··· Data for this exercise

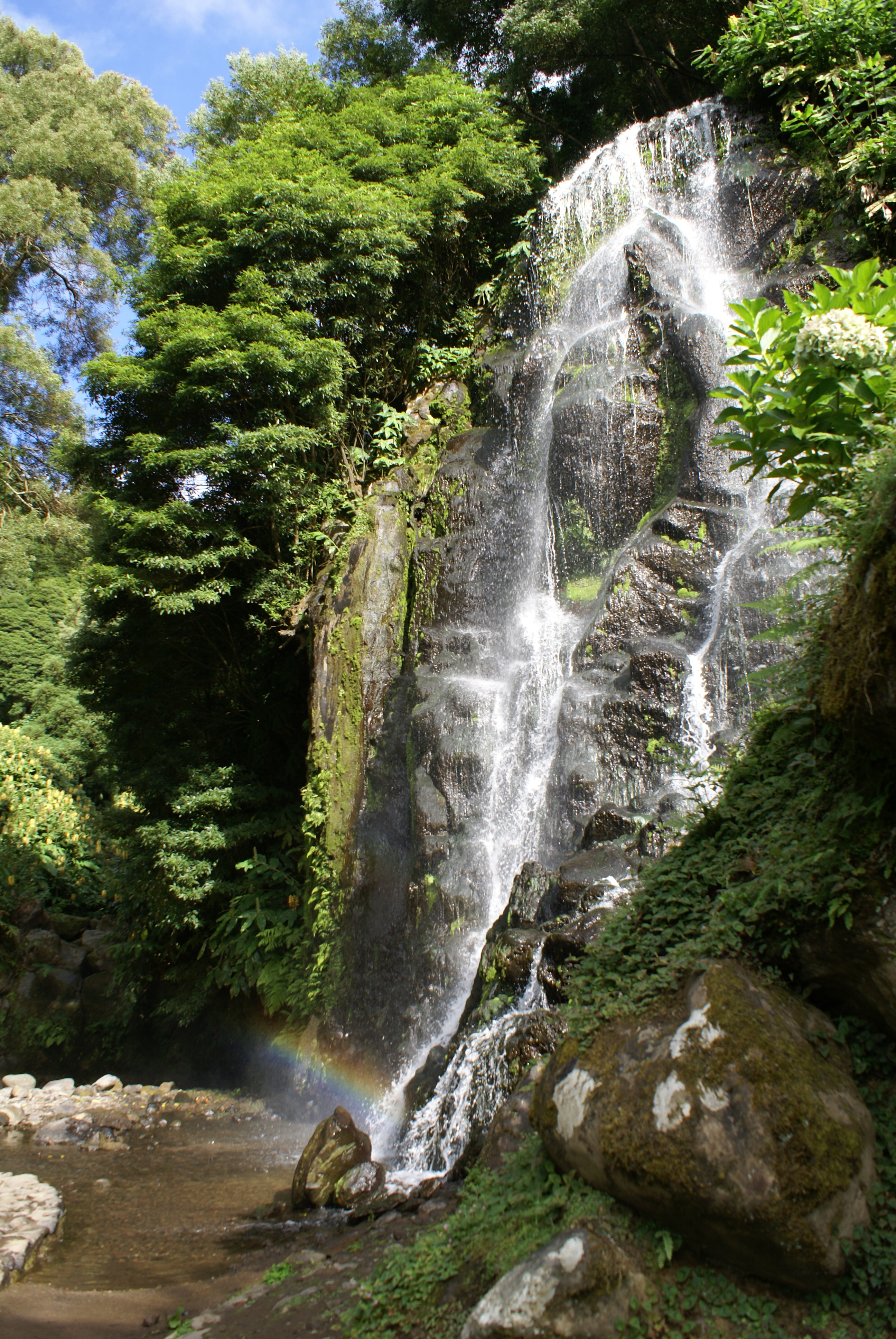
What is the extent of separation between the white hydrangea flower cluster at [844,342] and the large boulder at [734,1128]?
2419 mm

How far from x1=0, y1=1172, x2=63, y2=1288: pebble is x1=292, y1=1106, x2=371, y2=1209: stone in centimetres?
173

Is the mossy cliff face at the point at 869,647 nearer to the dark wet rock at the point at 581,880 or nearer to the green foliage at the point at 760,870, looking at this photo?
the green foliage at the point at 760,870

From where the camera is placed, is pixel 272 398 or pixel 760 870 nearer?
pixel 760 870

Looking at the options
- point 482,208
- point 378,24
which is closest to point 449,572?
point 482,208

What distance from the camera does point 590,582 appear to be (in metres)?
10.6

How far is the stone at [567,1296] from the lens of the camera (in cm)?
271

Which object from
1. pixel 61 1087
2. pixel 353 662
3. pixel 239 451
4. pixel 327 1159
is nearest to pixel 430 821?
pixel 353 662

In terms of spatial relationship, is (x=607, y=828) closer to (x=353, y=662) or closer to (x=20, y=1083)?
(x=353, y=662)

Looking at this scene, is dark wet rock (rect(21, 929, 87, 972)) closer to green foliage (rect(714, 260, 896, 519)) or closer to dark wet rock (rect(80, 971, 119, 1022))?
dark wet rock (rect(80, 971, 119, 1022))

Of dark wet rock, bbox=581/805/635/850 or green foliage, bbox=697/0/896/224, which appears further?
green foliage, bbox=697/0/896/224

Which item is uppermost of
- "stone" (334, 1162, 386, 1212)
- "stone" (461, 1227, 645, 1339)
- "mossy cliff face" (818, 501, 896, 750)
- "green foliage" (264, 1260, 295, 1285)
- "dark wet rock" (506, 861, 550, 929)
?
"mossy cliff face" (818, 501, 896, 750)


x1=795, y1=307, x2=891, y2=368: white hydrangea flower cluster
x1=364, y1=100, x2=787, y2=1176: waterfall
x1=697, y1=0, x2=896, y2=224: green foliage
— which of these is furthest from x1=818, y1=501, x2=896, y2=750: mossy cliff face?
x1=697, y1=0, x2=896, y2=224: green foliage

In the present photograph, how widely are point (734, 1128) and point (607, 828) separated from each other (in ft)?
14.3

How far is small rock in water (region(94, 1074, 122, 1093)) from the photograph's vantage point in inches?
406
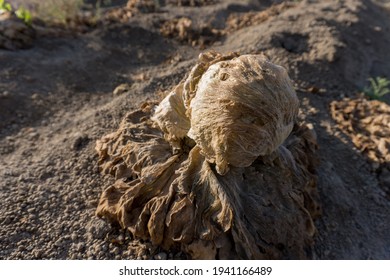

······

Task goal:
Lay out every line of the records above as a JSON list of strings, one string per line, skipping blank lines and leaving out the pictures.

Correct result:
[
  "What is the extent of separation between the white hydrangea flower cluster at [844,342] and the large boulder at [734,1128]?",
  "2419 mm",
  "How far from x1=0, y1=1172, x2=63, y2=1288: pebble is x1=292, y1=1106, x2=371, y2=1209: stone in centimetres?",
  "173",
  "Is the mossy cliff face at the point at 869,647 nearer to the dark wet rock at the point at 581,880 or nearer to the green foliage at the point at 760,870, looking at this photo?",
  "the green foliage at the point at 760,870",
  "From where the camera is placed, is pixel 272 398 or pixel 760 870 nearer?",
  "pixel 760 870",
  "Looking at the options",
  "- point 482,208",
  "- point 378,24",
  "which is closest to point 449,572?",
  "point 482,208",
  "What distance from the camera does point 590,582 appear to be (in metres)?",
  "10.6",
  "How far is the stone at [567,1296] from the lens of the camera (in cm)?",
  "271",
  "Which object from",
  "1. pixel 61 1087",
  "2. pixel 353 662",
  "3. pixel 239 451",
  "4. pixel 327 1159",
  "is nearest to pixel 430 821?",
  "pixel 353 662",
  "In terms of spatial relationship, is (x=607, y=828) closer to (x=353, y=662) or closer to (x=20, y=1083)?",
  "(x=353, y=662)",
  "Looking at this scene, is dark wet rock (rect(21, 929, 87, 972)) closer to green foliage (rect(714, 260, 896, 519)) or closer to dark wet rock (rect(80, 971, 119, 1022))?",
  "dark wet rock (rect(80, 971, 119, 1022))",
  "Of dark wet rock, bbox=581/805/635/850 or green foliage, bbox=697/0/896/224, which appears further?",
  "green foliage, bbox=697/0/896/224",
  "Which item is uppermost of",
  "- \"stone\" (334, 1162, 386, 1212)",
  "- \"stone\" (461, 1227, 645, 1339)",
  "- \"mossy cliff face\" (818, 501, 896, 750)",
  "- \"green foliage\" (264, 1260, 295, 1285)",
  "- \"dark wet rock\" (506, 861, 550, 929)",
  "?",
  "\"mossy cliff face\" (818, 501, 896, 750)",
  "x1=795, y1=307, x2=891, y2=368: white hydrangea flower cluster",
  "x1=364, y1=100, x2=787, y2=1176: waterfall",
  "x1=697, y1=0, x2=896, y2=224: green foliage",
  "— which of these is furthest from x1=818, y1=501, x2=896, y2=750: mossy cliff face?",
  "x1=697, y1=0, x2=896, y2=224: green foliage",
  "In the present photograph, how widely are point (734, 1128) and point (607, 828) separated from each other (in ft)?",
  "14.3",
  "How far is small rock in water (region(94, 1074, 122, 1093)) from the photograph's vantage point in inches?",
  "406"
]